= Chester Harriott =

Jamaican-British pianist

Chester Leroy Harriott (24 February 1933 – 4 July 2013) was a Jamaican-born pianist and entertainer known for his eight years as one part of the variety act Harriott and Evans. He is the father of chef and television presenter, Ainsley Harriott.

== Life ==
Harriott was born in St Thomas, Jamaica, the son of a doctor's assistant, Oscar Harriott, and his wife, Minna (née Powell), a teacher. They later moved to the island's capital, Kingston, then the United States to study, leaving Chester and his siblings with relatives. (Note: The family's history was the subject of an episode of the BBC documentary series Who Do You Think You Are? in 2008.)

A gifted pianist from a young age, he appeared on local radio stations and followers set up a fund for him to study in London; in 1950, he joined Trinity College of Music and while there met Arthur Bennett, who taught him modern music. Through that connection, Harriott was introduced to the nightclub scene in central London, playing at the Langham Club for the likes of Princess Margaret. Throughout the early 1950s, he performed at Gateways, a pioneering lesbian club in Chelsea, as well as the Mandrake Club in Soho and the Sunset Club, where he performed alongside the celebrated jazz saxophonist Joe Harriott. (Note: The relationship between Chester and Joe Harriott is disputed. Chester's obituary in The Guardian states that "Although a family relationship between them has been rumoured, these is no evidence for this. The name is not rare in Jamaica, with at least three plantation owners having been called Harriott." While Alan Robertson had claimed they were cousins in his 2003 biography of Joe Harriott, the Jazz historian Val Wilmer took issue with this in an article in a letter to Jazz Journal International published in 2008.)

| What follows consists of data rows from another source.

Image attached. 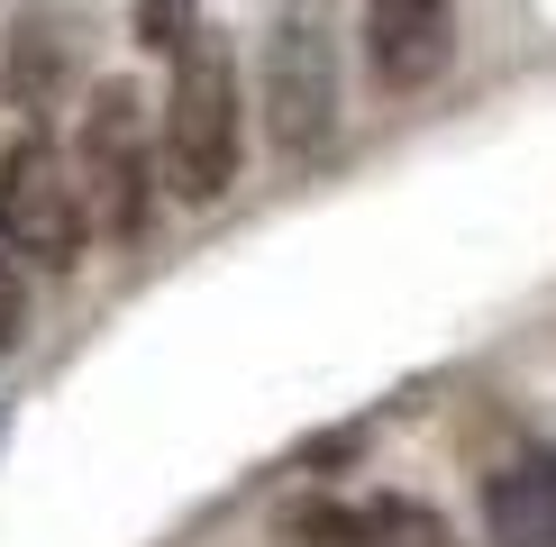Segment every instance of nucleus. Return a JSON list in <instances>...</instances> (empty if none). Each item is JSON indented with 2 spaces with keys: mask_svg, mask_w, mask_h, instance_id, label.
Masks as SVG:
<instances>
[{
  "mask_svg": "<svg viewBox=\"0 0 556 547\" xmlns=\"http://www.w3.org/2000/svg\"><path fill=\"white\" fill-rule=\"evenodd\" d=\"M483 530L493 547H556V447H529L483 474Z\"/></svg>",
  "mask_w": 556,
  "mask_h": 547,
  "instance_id": "0eeeda50",
  "label": "nucleus"
},
{
  "mask_svg": "<svg viewBox=\"0 0 556 547\" xmlns=\"http://www.w3.org/2000/svg\"><path fill=\"white\" fill-rule=\"evenodd\" d=\"M83 238H91V211H83L74 155L46 128H10V147H0V246L18 265H74Z\"/></svg>",
  "mask_w": 556,
  "mask_h": 547,
  "instance_id": "20e7f679",
  "label": "nucleus"
},
{
  "mask_svg": "<svg viewBox=\"0 0 556 547\" xmlns=\"http://www.w3.org/2000/svg\"><path fill=\"white\" fill-rule=\"evenodd\" d=\"M456 55V0H365V74L383 91H429Z\"/></svg>",
  "mask_w": 556,
  "mask_h": 547,
  "instance_id": "423d86ee",
  "label": "nucleus"
},
{
  "mask_svg": "<svg viewBox=\"0 0 556 547\" xmlns=\"http://www.w3.org/2000/svg\"><path fill=\"white\" fill-rule=\"evenodd\" d=\"M192 37H201V0H147L137 10V46H155V55H182Z\"/></svg>",
  "mask_w": 556,
  "mask_h": 547,
  "instance_id": "9d476101",
  "label": "nucleus"
},
{
  "mask_svg": "<svg viewBox=\"0 0 556 547\" xmlns=\"http://www.w3.org/2000/svg\"><path fill=\"white\" fill-rule=\"evenodd\" d=\"M247 155V110H238V55L219 28H201L174 55V91H165V182L182 201H219L238 182Z\"/></svg>",
  "mask_w": 556,
  "mask_h": 547,
  "instance_id": "f257e3e1",
  "label": "nucleus"
},
{
  "mask_svg": "<svg viewBox=\"0 0 556 547\" xmlns=\"http://www.w3.org/2000/svg\"><path fill=\"white\" fill-rule=\"evenodd\" d=\"M28 338V283H18V256H0V356Z\"/></svg>",
  "mask_w": 556,
  "mask_h": 547,
  "instance_id": "9b49d317",
  "label": "nucleus"
},
{
  "mask_svg": "<svg viewBox=\"0 0 556 547\" xmlns=\"http://www.w3.org/2000/svg\"><path fill=\"white\" fill-rule=\"evenodd\" d=\"M265 137L292 165L338 137V18H329V0H274V28H265Z\"/></svg>",
  "mask_w": 556,
  "mask_h": 547,
  "instance_id": "f03ea898",
  "label": "nucleus"
},
{
  "mask_svg": "<svg viewBox=\"0 0 556 547\" xmlns=\"http://www.w3.org/2000/svg\"><path fill=\"white\" fill-rule=\"evenodd\" d=\"M83 82V10H18L10 28V64H0V101H10V128H55V110L74 101Z\"/></svg>",
  "mask_w": 556,
  "mask_h": 547,
  "instance_id": "39448f33",
  "label": "nucleus"
},
{
  "mask_svg": "<svg viewBox=\"0 0 556 547\" xmlns=\"http://www.w3.org/2000/svg\"><path fill=\"white\" fill-rule=\"evenodd\" d=\"M365 511H375V547H456V538H447V520H438L429 501L383 493V501H365Z\"/></svg>",
  "mask_w": 556,
  "mask_h": 547,
  "instance_id": "1a4fd4ad",
  "label": "nucleus"
},
{
  "mask_svg": "<svg viewBox=\"0 0 556 547\" xmlns=\"http://www.w3.org/2000/svg\"><path fill=\"white\" fill-rule=\"evenodd\" d=\"M74 182L91 238H137L155 211V137H147V101L137 82H91L83 128H74Z\"/></svg>",
  "mask_w": 556,
  "mask_h": 547,
  "instance_id": "7ed1b4c3",
  "label": "nucleus"
},
{
  "mask_svg": "<svg viewBox=\"0 0 556 547\" xmlns=\"http://www.w3.org/2000/svg\"><path fill=\"white\" fill-rule=\"evenodd\" d=\"M274 547H375V511L365 501H329V493L283 501L274 511Z\"/></svg>",
  "mask_w": 556,
  "mask_h": 547,
  "instance_id": "6e6552de",
  "label": "nucleus"
}]
</instances>
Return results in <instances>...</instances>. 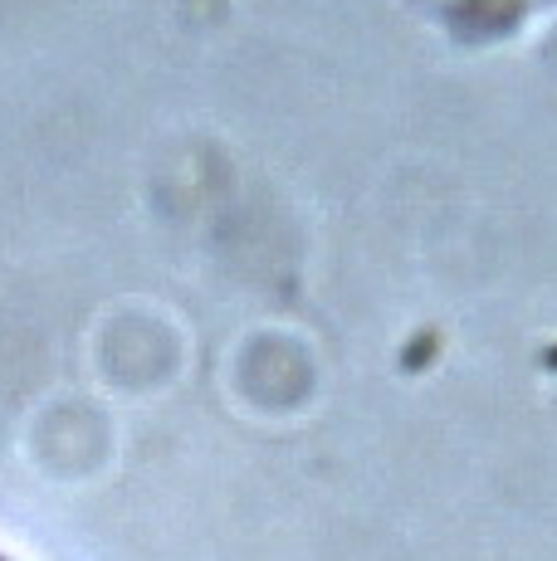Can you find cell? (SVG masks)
Instances as JSON below:
<instances>
[{"label":"cell","instance_id":"cell-1","mask_svg":"<svg viewBox=\"0 0 557 561\" xmlns=\"http://www.w3.org/2000/svg\"><path fill=\"white\" fill-rule=\"evenodd\" d=\"M450 5H465V15L469 20H479V25H513L519 15H528V10H538V5H548V0H450Z\"/></svg>","mask_w":557,"mask_h":561}]
</instances>
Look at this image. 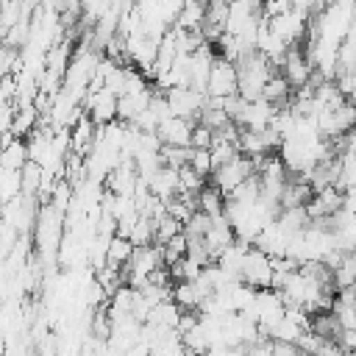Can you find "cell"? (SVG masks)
<instances>
[{
	"mask_svg": "<svg viewBox=\"0 0 356 356\" xmlns=\"http://www.w3.org/2000/svg\"><path fill=\"white\" fill-rule=\"evenodd\" d=\"M270 278H273V267L270 259L256 250L253 245L248 248L245 259H242V270H239V281L248 284L250 289H270Z\"/></svg>",
	"mask_w": 356,
	"mask_h": 356,
	"instance_id": "3957f363",
	"label": "cell"
},
{
	"mask_svg": "<svg viewBox=\"0 0 356 356\" xmlns=\"http://www.w3.org/2000/svg\"><path fill=\"white\" fill-rule=\"evenodd\" d=\"M19 72V50L0 42V78H14Z\"/></svg>",
	"mask_w": 356,
	"mask_h": 356,
	"instance_id": "e0dca14e",
	"label": "cell"
},
{
	"mask_svg": "<svg viewBox=\"0 0 356 356\" xmlns=\"http://www.w3.org/2000/svg\"><path fill=\"white\" fill-rule=\"evenodd\" d=\"M147 192L159 200H172L178 195V170H170V167H159L150 178H147Z\"/></svg>",
	"mask_w": 356,
	"mask_h": 356,
	"instance_id": "ba28073f",
	"label": "cell"
},
{
	"mask_svg": "<svg viewBox=\"0 0 356 356\" xmlns=\"http://www.w3.org/2000/svg\"><path fill=\"white\" fill-rule=\"evenodd\" d=\"M292 8V0H261V17L270 19V17H278L284 11Z\"/></svg>",
	"mask_w": 356,
	"mask_h": 356,
	"instance_id": "ffe728a7",
	"label": "cell"
},
{
	"mask_svg": "<svg viewBox=\"0 0 356 356\" xmlns=\"http://www.w3.org/2000/svg\"><path fill=\"white\" fill-rule=\"evenodd\" d=\"M203 14H206V0H184L172 28H178V31H200Z\"/></svg>",
	"mask_w": 356,
	"mask_h": 356,
	"instance_id": "9c48e42d",
	"label": "cell"
},
{
	"mask_svg": "<svg viewBox=\"0 0 356 356\" xmlns=\"http://www.w3.org/2000/svg\"><path fill=\"white\" fill-rule=\"evenodd\" d=\"M195 200H197V211H203V214H209V217L222 214V203H225V197H222L220 189H214L211 184H206V186L195 195Z\"/></svg>",
	"mask_w": 356,
	"mask_h": 356,
	"instance_id": "4fadbf2b",
	"label": "cell"
},
{
	"mask_svg": "<svg viewBox=\"0 0 356 356\" xmlns=\"http://www.w3.org/2000/svg\"><path fill=\"white\" fill-rule=\"evenodd\" d=\"M175 234H181V222H178L175 217L164 214V217H159V220L153 222V245H164V242H170Z\"/></svg>",
	"mask_w": 356,
	"mask_h": 356,
	"instance_id": "9a60e30c",
	"label": "cell"
},
{
	"mask_svg": "<svg viewBox=\"0 0 356 356\" xmlns=\"http://www.w3.org/2000/svg\"><path fill=\"white\" fill-rule=\"evenodd\" d=\"M267 22V31L270 33H275L284 44H298L303 36H306V22H309V14H303V11H298V8H289V11H284V14H278V17H270V19H264Z\"/></svg>",
	"mask_w": 356,
	"mask_h": 356,
	"instance_id": "6da1fadb",
	"label": "cell"
},
{
	"mask_svg": "<svg viewBox=\"0 0 356 356\" xmlns=\"http://www.w3.org/2000/svg\"><path fill=\"white\" fill-rule=\"evenodd\" d=\"M131 250H134V245L125 236H111L108 248H106V267L122 270L128 264V259H131Z\"/></svg>",
	"mask_w": 356,
	"mask_h": 356,
	"instance_id": "8fae6325",
	"label": "cell"
},
{
	"mask_svg": "<svg viewBox=\"0 0 356 356\" xmlns=\"http://www.w3.org/2000/svg\"><path fill=\"white\" fill-rule=\"evenodd\" d=\"M209 145H211V131L195 122V125H192V134H189V147H195V150H209Z\"/></svg>",
	"mask_w": 356,
	"mask_h": 356,
	"instance_id": "d6986e66",
	"label": "cell"
},
{
	"mask_svg": "<svg viewBox=\"0 0 356 356\" xmlns=\"http://www.w3.org/2000/svg\"><path fill=\"white\" fill-rule=\"evenodd\" d=\"M161 95H164L172 117H184V120H192V122L197 120V114L206 103V95L189 89V86H172V89H164Z\"/></svg>",
	"mask_w": 356,
	"mask_h": 356,
	"instance_id": "7a4b0ae2",
	"label": "cell"
},
{
	"mask_svg": "<svg viewBox=\"0 0 356 356\" xmlns=\"http://www.w3.org/2000/svg\"><path fill=\"white\" fill-rule=\"evenodd\" d=\"M153 97V89H142V92H128V95H120L117 97V120L120 122H134L150 103Z\"/></svg>",
	"mask_w": 356,
	"mask_h": 356,
	"instance_id": "52a82bcc",
	"label": "cell"
},
{
	"mask_svg": "<svg viewBox=\"0 0 356 356\" xmlns=\"http://www.w3.org/2000/svg\"><path fill=\"white\" fill-rule=\"evenodd\" d=\"M192 120L184 117H167L156 125V136L161 145H172V147H189V134H192Z\"/></svg>",
	"mask_w": 356,
	"mask_h": 356,
	"instance_id": "8992f818",
	"label": "cell"
},
{
	"mask_svg": "<svg viewBox=\"0 0 356 356\" xmlns=\"http://www.w3.org/2000/svg\"><path fill=\"white\" fill-rule=\"evenodd\" d=\"M236 156H239V150H236V145H234V142H225V139H217V136H211V145H209L211 170H217V167H222V164L234 161Z\"/></svg>",
	"mask_w": 356,
	"mask_h": 356,
	"instance_id": "5bb4252c",
	"label": "cell"
},
{
	"mask_svg": "<svg viewBox=\"0 0 356 356\" xmlns=\"http://www.w3.org/2000/svg\"><path fill=\"white\" fill-rule=\"evenodd\" d=\"M28 161V150L22 139H11L3 150H0V167L3 170H22Z\"/></svg>",
	"mask_w": 356,
	"mask_h": 356,
	"instance_id": "7c38bea8",
	"label": "cell"
},
{
	"mask_svg": "<svg viewBox=\"0 0 356 356\" xmlns=\"http://www.w3.org/2000/svg\"><path fill=\"white\" fill-rule=\"evenodd\" d=\"M186 167L192 170V172H197L200 178H206V175H211V159H209V150H189V161H186Z\"/></svg>",
	"mask_w": 356,
	"mask_h": 356,
	"instance_id": "ac0fdd59",
	"label": "cell"
},
{
	"mask_svg": "<svg viewBox=\"0 0 356 356\" xmlns=\"http://www.w3.org/2000/svg\"><path fill=\"white\" fill-rule=\"evenodd\" d=\"M250 175H256V172H253V161L245 159V156H236L234 161H228V164L211 170V186L220 189V195L225 197L234 186H239V184H242L245 178H250Z\"/></svg>",
	"mask_w": 356,
	"mask_h": 356,
	"instance_id": "277c9868",
	"label": "cell"
},
{
	"mask_svg": "<svg viewBox=\"0 0 356 356\" xmlns=\"http://www.w3.org/2000/svg\"><path fill=\"white\" fill-rule=\"evenodd\" d=\"M270 356H303L295 342H273L270 339Z\"/></svg>",
	"mask_w": 356,
	"mask_h": 356,
	"instance_id": "44dd1931",
	"label": "cell"
},
{
	"mask_svg": "<svg viewBox=\"0 0 356 356\" xmlns=\"http://www.w3.org/2000/svg\"><path fill=\"white\" fill-rule=\"evenodd\" d=\"M159 248H161V261H164V267H170L172 261L184 259V253H186V236H184V234H175L170 242H164V245H159Z\"/></svg>",
	"mask_w": 356,
	"mask_h": 356,
	"instance_id": "2e32d148",
	"label": "cell"
},
{
	"mask_svg": "<svg viewBox=\"0 0 356 356\" xmlns=\"http://www.w3.org/2000/svg\"><path fill=\"white\" fill-rule=\"evenodd\" d=\"M231 95H236V67L214 56V64L206 81V97H231Z\"/></svg>",
	"mask_w": 356,
	"mask_h": 356,
	"instance_id": "5b68a950",
	"label": "cell"
},
{
	"mask_svg": "<svg viewBox=\"0 0 356 356\" xmlns=\"http://www.w3.org/2000/svg\"><path fill=\"white\" fill-rule=\"evenodd\" d=\"M36 122H39V111H36L33 106L14 108V117H11V128H8V134H11L14 139H22V136H28V134L36 128Z\"/></svg>",
	"mask_w": 356,
	"mask_h": 356,
	"instance_id": "30bf717a",
	"label": "cell"
}]
</instances>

After finishing at Trinity, he partnered up with John Porter to form a double-act, but soon switched to form a lasting duo with Victor Brown. Performing for eight years as Harriott and Evans, a variety act, they travelled to Paris, toured and sold 50,000 copies of one album. In 1962, they parted ways and Harriott carried on performing solo before working for Granada Television from 1967. He opened a restaurant called Truffles in 1985 and retired from performing following an illness in the late-1990s. He outlived his first wife, Petronia, and later married a magician called Claudine. Harriott died on 4 July 2013 aged eighty years. He had five children, including the television chef Ainsley Harriott.